The Great Vigil of Easter, which occurs this year on Saturday, March 30, is less well-known than Maundy Thursday, Good Friday and Easter. A service of light that’s held outdoors, the vigil begins in darkness before a fire and a Paschal candle are lighted. The service includes readings from both the Old and New Testaments “showing the history of salvation,” according to Hardwick, and focuses on the imagery of water and the Eucharist, “the joyous celebration of the people of God with a foretaste of the kingdom.”
“One thing I like about [the Great Vigil of Easter] is that it’s sometimes hard to distinguish between a Maundy Thursday and a Good Friday service because they are both serious,” Hardwick said. “An Easter vigil feels different. You’re outdoors, you’ve got a fire, and it provides a variety of worship experiences.”
Hardwick helped participants explore both non-lectionary and lectionary options for preaching throughout Lent.
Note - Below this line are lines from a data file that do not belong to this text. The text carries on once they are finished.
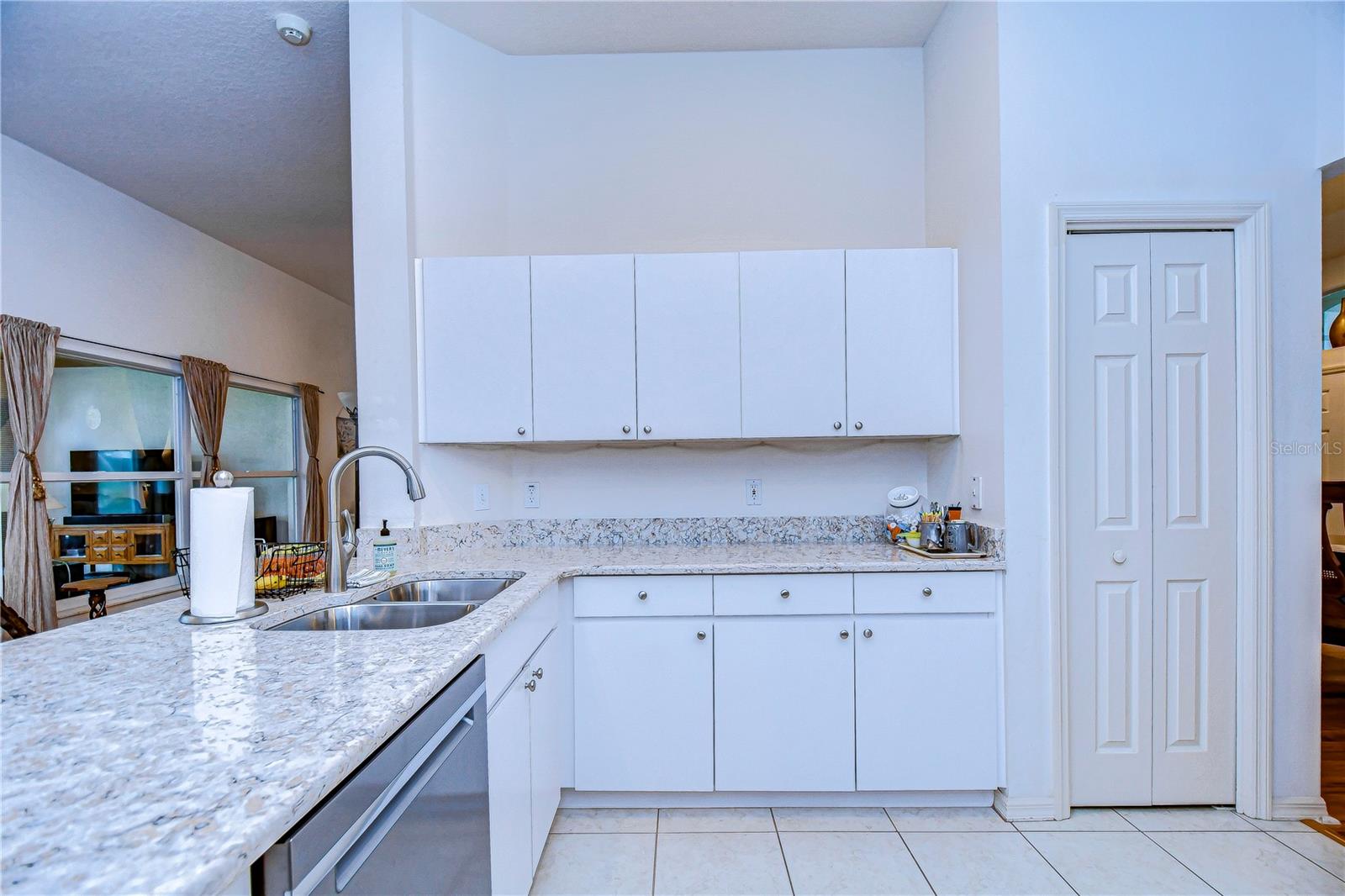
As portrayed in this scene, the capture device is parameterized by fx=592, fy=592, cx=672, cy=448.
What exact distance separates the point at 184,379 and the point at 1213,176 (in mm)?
5747

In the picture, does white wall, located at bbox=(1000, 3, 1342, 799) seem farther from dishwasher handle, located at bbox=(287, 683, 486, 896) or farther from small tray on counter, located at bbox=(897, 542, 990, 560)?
dishwasher handle, located at bbox=(287, 683, 486, 896)

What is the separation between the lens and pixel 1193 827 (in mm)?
2008

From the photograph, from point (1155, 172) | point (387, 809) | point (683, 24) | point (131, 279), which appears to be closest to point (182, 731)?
point (387, 809)

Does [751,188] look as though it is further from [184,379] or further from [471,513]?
[184,379]

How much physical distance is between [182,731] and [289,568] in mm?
1080

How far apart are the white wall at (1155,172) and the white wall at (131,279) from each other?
186 inches

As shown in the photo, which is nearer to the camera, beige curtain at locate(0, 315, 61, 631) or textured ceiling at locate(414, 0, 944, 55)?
textured ceiling at locate(414, 0, 944, 55)

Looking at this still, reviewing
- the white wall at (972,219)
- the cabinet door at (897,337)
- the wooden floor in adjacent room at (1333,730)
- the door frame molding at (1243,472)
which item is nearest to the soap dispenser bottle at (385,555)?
the cabinet door at (897,337)

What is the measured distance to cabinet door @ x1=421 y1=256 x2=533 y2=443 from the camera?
7.80 feet

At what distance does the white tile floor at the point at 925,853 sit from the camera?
1775 millimetres

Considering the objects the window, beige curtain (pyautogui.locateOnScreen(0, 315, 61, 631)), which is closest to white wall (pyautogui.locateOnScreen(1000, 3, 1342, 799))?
beige curtain (pyautogui.locateOnScreen(0, 315, 61, 631))

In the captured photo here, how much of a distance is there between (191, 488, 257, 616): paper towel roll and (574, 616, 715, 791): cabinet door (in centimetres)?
108

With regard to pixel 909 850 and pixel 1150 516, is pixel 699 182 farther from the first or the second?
pixel 909 850

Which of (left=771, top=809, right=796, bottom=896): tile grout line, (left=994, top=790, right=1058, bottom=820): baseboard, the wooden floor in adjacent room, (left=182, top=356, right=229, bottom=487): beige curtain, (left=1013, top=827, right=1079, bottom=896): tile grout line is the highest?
(left=182, top=356, right=229, bottom=487): beige curtain
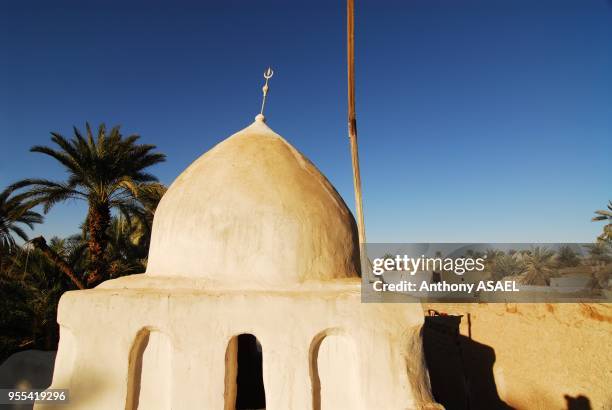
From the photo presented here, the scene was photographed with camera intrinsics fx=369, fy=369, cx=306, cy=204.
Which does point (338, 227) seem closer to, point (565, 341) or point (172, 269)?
point (172, 269)

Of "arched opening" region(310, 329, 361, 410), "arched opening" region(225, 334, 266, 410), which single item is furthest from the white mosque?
"arched opening" region(225, 334, 266, 410)

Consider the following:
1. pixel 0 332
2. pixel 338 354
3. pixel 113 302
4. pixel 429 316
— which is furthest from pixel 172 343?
pixel 429 316

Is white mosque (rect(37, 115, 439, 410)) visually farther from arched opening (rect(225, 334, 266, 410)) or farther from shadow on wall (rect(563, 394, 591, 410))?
shadow on wall (rect(563, 394, 591, 410))

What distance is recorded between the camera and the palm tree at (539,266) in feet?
67.8

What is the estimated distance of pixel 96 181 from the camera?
10.1 m

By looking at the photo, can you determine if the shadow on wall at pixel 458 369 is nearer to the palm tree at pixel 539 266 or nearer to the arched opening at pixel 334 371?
the arched opening at pixel 334 371

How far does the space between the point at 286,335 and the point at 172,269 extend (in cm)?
188

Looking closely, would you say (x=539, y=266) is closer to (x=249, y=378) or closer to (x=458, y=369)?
(x=458, y=369)

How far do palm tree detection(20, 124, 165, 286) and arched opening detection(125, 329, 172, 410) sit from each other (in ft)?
20.2

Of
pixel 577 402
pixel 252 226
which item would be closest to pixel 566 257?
pixel 577 402

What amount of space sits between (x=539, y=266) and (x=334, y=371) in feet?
70.2

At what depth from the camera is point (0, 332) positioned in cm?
967

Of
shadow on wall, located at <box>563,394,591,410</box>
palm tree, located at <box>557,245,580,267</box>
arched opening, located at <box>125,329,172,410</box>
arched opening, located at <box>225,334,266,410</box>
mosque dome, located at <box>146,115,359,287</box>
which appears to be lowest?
shadow on wall, located at <box>563,394,591,410</box>

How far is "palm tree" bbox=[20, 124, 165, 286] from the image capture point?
9.78m
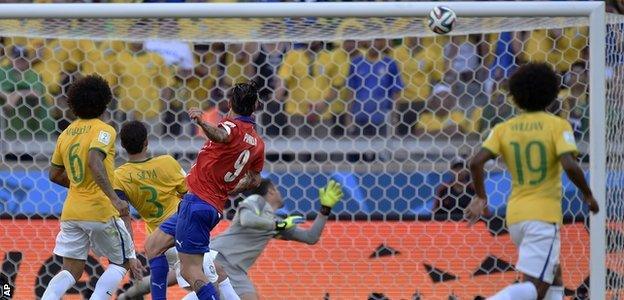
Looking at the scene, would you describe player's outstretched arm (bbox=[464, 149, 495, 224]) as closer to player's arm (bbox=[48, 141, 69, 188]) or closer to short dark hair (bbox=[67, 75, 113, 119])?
short dark hair (bbox=[67, 75, 113, 119])

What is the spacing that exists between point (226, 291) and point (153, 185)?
845mm

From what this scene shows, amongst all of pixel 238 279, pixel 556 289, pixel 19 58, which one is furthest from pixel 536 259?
pixel 19 58

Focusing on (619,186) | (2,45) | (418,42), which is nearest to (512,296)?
(619,186)

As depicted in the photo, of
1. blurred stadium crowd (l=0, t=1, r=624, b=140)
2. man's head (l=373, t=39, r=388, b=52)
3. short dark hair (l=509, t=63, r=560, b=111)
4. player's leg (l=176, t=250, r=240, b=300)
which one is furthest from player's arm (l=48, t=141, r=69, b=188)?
short dark hair (l=509, t=63, r=560, b=111)

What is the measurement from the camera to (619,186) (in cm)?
726

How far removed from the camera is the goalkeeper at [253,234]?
7.58 metres

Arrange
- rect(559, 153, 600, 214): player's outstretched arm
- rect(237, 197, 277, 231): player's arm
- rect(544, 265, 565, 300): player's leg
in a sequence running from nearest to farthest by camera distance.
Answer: rect(559, 153, 600, 214): player's outstretched arm → rect(544, 265, 565, 300): player's leg → rect(237, 197, 277, 231): player's arm

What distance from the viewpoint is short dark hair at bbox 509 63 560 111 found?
5.96 m

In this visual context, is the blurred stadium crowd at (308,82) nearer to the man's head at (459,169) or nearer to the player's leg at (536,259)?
the man's head at (459,169)

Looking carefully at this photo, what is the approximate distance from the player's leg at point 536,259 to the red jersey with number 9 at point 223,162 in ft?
5.28

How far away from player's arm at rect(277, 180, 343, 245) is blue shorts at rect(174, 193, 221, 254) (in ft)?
3.18

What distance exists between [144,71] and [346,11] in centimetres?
201

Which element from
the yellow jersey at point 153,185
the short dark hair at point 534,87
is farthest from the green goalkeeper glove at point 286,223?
the short dark hair at point 534,87

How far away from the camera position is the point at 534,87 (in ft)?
19.5
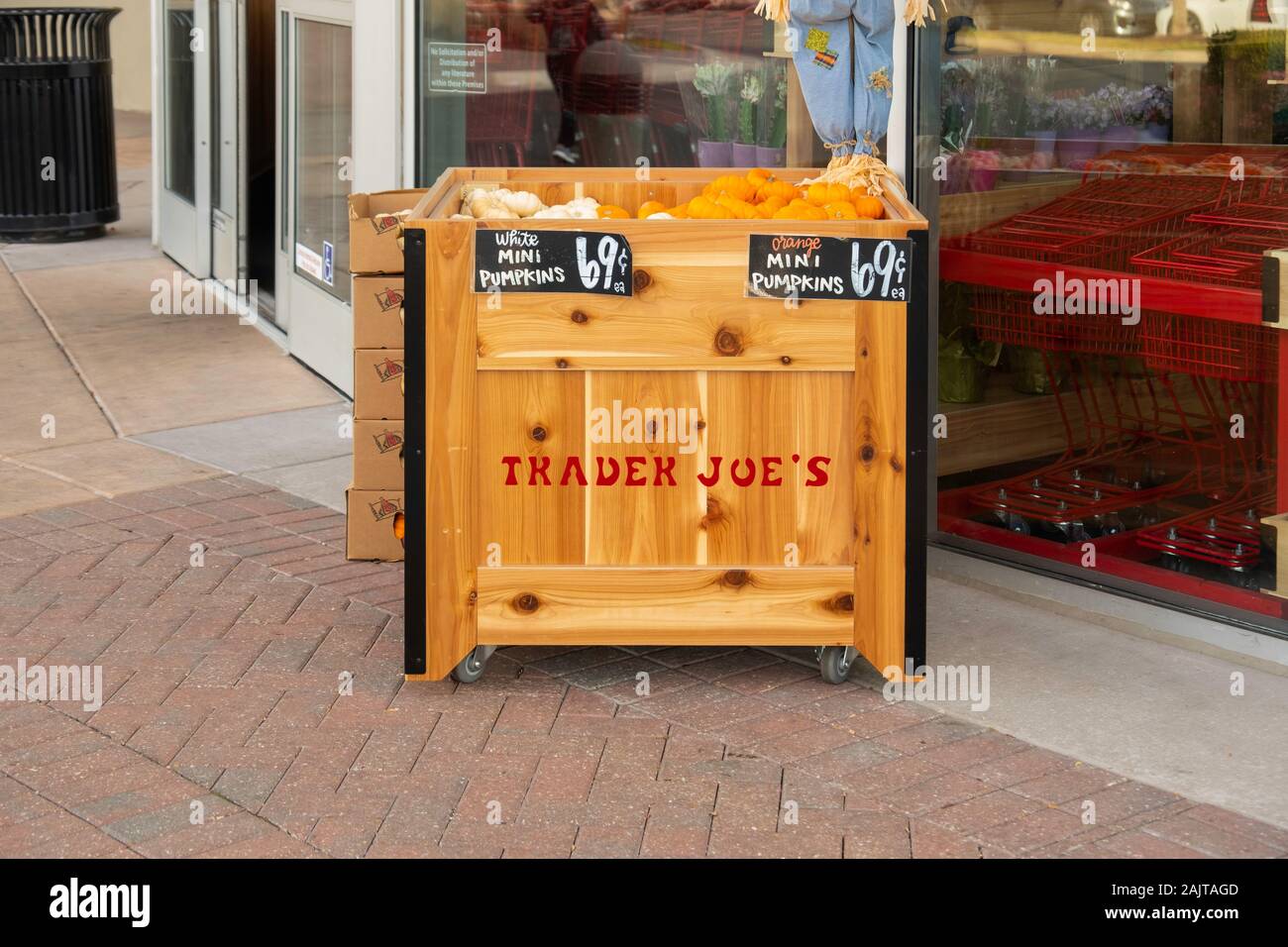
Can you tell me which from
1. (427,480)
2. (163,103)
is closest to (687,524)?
(427,480)

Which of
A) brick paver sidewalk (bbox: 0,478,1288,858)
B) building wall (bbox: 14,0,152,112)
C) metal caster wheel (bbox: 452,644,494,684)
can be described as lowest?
brick paver sidewalk (bbox: 0,478,1288,858)

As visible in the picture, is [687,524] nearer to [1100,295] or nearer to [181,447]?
[1100,295]

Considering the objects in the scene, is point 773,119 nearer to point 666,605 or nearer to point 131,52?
point 666,605

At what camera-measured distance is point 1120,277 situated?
5555 millimetres

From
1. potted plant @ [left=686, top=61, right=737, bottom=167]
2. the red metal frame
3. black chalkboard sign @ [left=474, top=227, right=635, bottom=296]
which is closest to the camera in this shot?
black chalkboard sign @ [left=474, top=227, right=635, bottom=296]

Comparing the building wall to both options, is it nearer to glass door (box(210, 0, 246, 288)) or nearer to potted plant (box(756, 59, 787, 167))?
glass door (box(210, 0, 246, 288))

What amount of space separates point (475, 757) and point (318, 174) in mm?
4750

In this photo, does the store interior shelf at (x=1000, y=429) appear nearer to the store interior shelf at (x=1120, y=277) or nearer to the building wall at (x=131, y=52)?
the store interior shelf at (x=1120, y=277)

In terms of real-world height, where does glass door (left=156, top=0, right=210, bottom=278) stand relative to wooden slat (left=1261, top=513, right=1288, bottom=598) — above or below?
above

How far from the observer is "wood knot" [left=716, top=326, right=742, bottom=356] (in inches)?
176

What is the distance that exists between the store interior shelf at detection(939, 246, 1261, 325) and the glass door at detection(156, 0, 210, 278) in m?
6.12

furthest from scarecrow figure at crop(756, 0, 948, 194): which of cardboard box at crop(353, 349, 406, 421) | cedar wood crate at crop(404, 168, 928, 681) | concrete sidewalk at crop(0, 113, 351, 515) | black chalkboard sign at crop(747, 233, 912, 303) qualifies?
concrete sidewalk at crop(0, 113, 351, 515)

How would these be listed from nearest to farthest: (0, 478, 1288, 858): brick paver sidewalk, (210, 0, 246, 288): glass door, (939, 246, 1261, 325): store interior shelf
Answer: (0, 478, 1288, 858): brick paver sidewalk
(939, 246, 1261, 325): store interior shelf
(210, 0, 246, 288): glass door

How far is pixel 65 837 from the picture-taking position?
3.79 meters
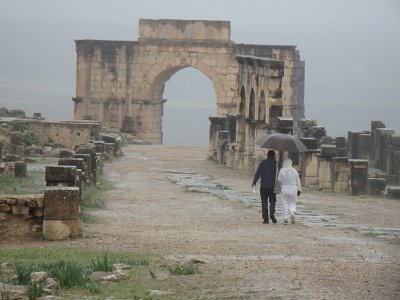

New publications include a pair of books from Westminster John Knox Press: Elizabeth F. Caldwell’s “Pause: Spending Lent with the Psalms” and Mary Alice Birdwhistell and Tyler D. Mayfield’s “Hard and Holy Work: A Lenten Journey Through the Book of Exodus.”
To round out the webinar, Hardwick asked participants to form small groups and discuss the Year B Lenten lectionary passages found in both testaments as well as in the Epistles. Then they regrouped to name common themes they’d found, including covenant, death and new life, choosing to follow God, wilderness, and asking who God is and what God wants from us.
One participant suggested using one hymn throughout Lent, such as “Christus Paradox,” which in the Glory to God Hymnal is Sylvia G. Dunstan’s “You, Lord, Are Both Lamb and Shepherd,” Number 274. Hardwick said one advantage to using a hymn or other element throughout Lent is people can miss a worship service or two and still hear or spot something familiar.
Another participant has a colleague who includes discussion questions in the bulletin that worshipers, including families, can use throughout the week. Hardwick said another approach is to place a different item central to that week’s worship service in the front of the worship space, where everyone can see it.
“Every time I do this [webinar], I wish I was preaching, because I learn so much from you,” Hardwick told those on the call. “I’m grateful for you who are doing that.”
In his closing prayer, Hardwick thanked God “most of all for your Spirit, who will continue to work through these preachers as they plan for Lent. I pray that in their churches your Spirit will be alive and draw people to you because of the work that was started this morning.
“We’re grateful, O God, for all the seasons of the year. Make the time like fishes and loaves between now and Ash Wednesday, that these preachers will have the time they need to prepare and to plan. Gracious God, we’re grateful for the privilege you give us to preach, and we put our pulpits and our churches in your hands. We pray in Christ’s name. Amen.”